**WORK ITEM**
The full listing should be written out verbatim, and its images should be dropped.

**INFORMATION GIVEN**

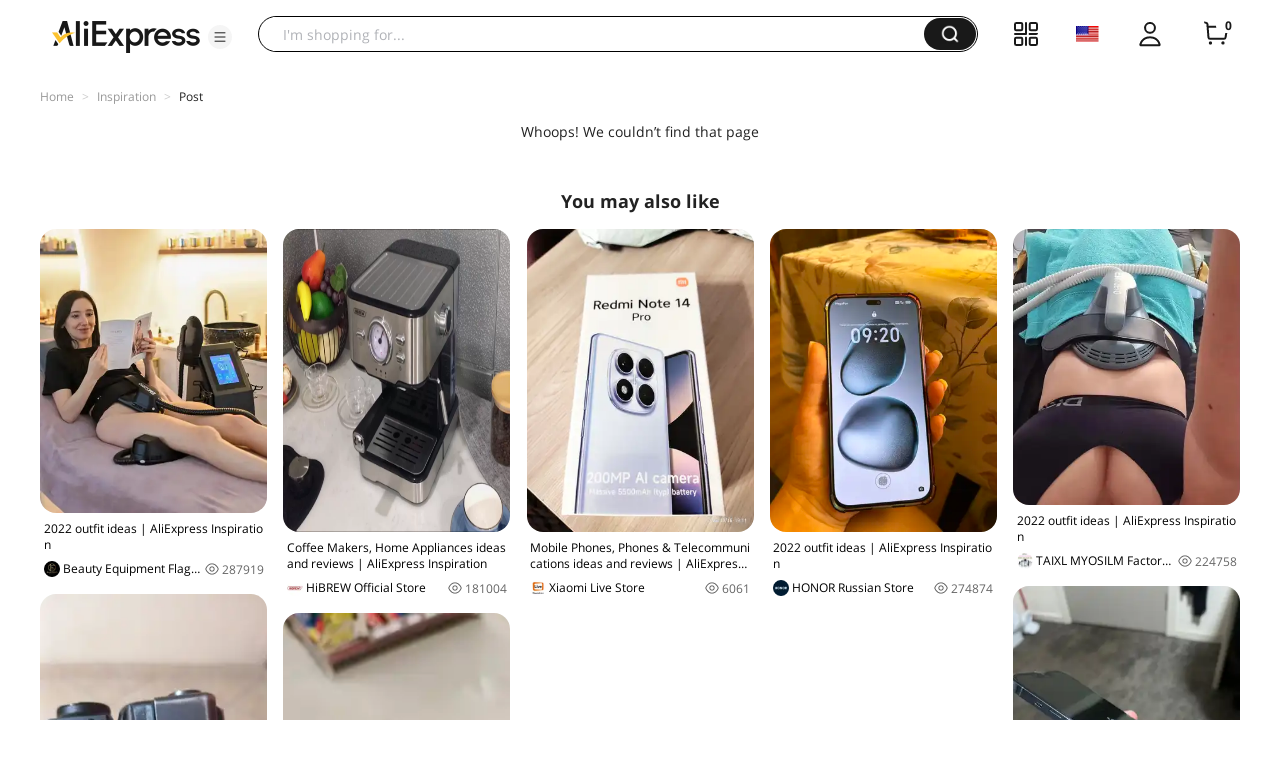

--- FILE ---
content_type: application/javascript
request_url: https://aplus.aliexpress.com/eg.js?t=1769160423469
body_size: 75
content:
window.goldlog=(window.goldlog||{});goldlog.Etag="6Sz6IcnvVBkCAQMWrwFzsc1d";goldlog.stag=2;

**PROBLEM SOLUTION**
--- FILE ---
content_type: application/javascript
request_url: https://aplus.aliexpress.com/eg.js?t=1769160423469
body_size: 75
content:
window.goldlog=(window.goldlog||{});goldlog.Etag="6Sz6IcnvVBkCAQMWrwFzsc1d";goldlog.stag=2;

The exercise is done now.